» **Excerpted text**:
The hit documentary film Mais im Bundeshuus (Corn in Parliament) has been turned into a DVD using cartoon animations to explain how Swiss institutions work.
The original DVD of Jean-Stéphane Bron's unusually successful documentary is already being used as an educational tool to promote global democracy.
The film has provided an object lesson in how decisions are really taken in the Swiss parliament, with its lobby groups, power struggles and secret goings-on.
Shot in a tense and original style, combining classical political documentary with elements of a political thriller or film noir, it examines the work of a parliamentary committee appointed to draft legislation on genetic engineering.
Thanks to its DVD format, Jean-Stéphane Bron’s Corn in Parliament is already serving a further purpose as a tool for promoting democracy, with plans to show it to several national parliaments worldwide.
More than a rehash
A second DVD containing several additional features will now supersede the original "home-made" version, issued last December.
These include 14 cartoon films, lasting 40 minutes in total, which tackle seven different topics: the rule of law, parliament, parliamentary committees, political parties, lobby groups, genetic engineering and documentary film-making.
Director Bron says: "From the outset, we wanted to produce a DVD which was not just a rehash of the film, but a product of real artistic value."
The images were created by the Japanese graphic artist Akinori Oishi and by two young Swiss artists, Nicolas Party and Denis Savery.
Author and journalist Christophe Gallaz wrote the scripts.

» **Records excerpted from a collection**:
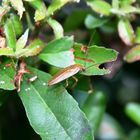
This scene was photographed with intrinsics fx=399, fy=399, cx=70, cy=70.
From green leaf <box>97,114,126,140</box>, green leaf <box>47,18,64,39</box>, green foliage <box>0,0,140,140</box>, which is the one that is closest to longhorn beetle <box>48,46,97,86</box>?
green foliage <box>0,0,140,140</box>

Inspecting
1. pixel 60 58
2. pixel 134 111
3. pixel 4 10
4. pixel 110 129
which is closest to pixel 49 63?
pixel 60 58

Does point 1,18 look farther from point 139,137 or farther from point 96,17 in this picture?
point 139,137

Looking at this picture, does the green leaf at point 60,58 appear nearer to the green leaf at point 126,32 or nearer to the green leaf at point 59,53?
the green leaf at point 59,53

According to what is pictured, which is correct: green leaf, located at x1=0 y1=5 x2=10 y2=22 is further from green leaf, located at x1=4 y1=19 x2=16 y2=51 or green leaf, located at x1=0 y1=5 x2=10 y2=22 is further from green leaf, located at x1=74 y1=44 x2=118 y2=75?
green leaf, located at x1=74 y1=44 x2=118 y2=75

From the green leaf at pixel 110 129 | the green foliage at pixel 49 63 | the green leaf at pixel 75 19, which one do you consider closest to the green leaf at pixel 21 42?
the green foliage at pixel 49 63

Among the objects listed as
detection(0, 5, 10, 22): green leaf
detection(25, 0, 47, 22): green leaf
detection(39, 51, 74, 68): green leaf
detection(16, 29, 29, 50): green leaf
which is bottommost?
detection(39, 51, 74, 68): green leaf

» **Questions**:
a) According to the article about the Corn in Parliament DVD, how many cartoon films does the second DVD contain, and how long do they last in total?
b) Decide whether each statement agrees with the article about the Corn in Parliament DVD, and quote the words that settle it: (i) The original DVD was issued last December. (ii) All of the images were created by Swiss artists. (iii) The parliamentary committee in the film was drafting legislation on genetic engineering.
c) Reproduce the part of the article about the Corn in Parliament DVD that begins at the words "Shot in a tense" and stops after "issued last December.".

» **Results**:
a) It contains 14 cartoon films, lasting 40 minutes in total.

b)
(i) Yes: "issued last December."
(ii) No: "created by the Japanese graphic artist Akinori Oishi and by two young Swiss artists."
(iii) Yes: "appointed to draft legislation on genetic engineering."

c)
Shot in a tense and original style, combining classical political documentary with elements of a political thriller or film noir, it examines the work of a parliamentary committee appointed to draft legislation on genetic engineering.
Thanks to its DVD format, Jean-Stéphane Bron’s Corn in Parliament is already serving a further purpose as a tool for promoting democracy, with plans to show it to several national parliaments worldwide.
More than a rehash
A second DVD containing several additional features will now supersede the original "home-made" version, issued last December.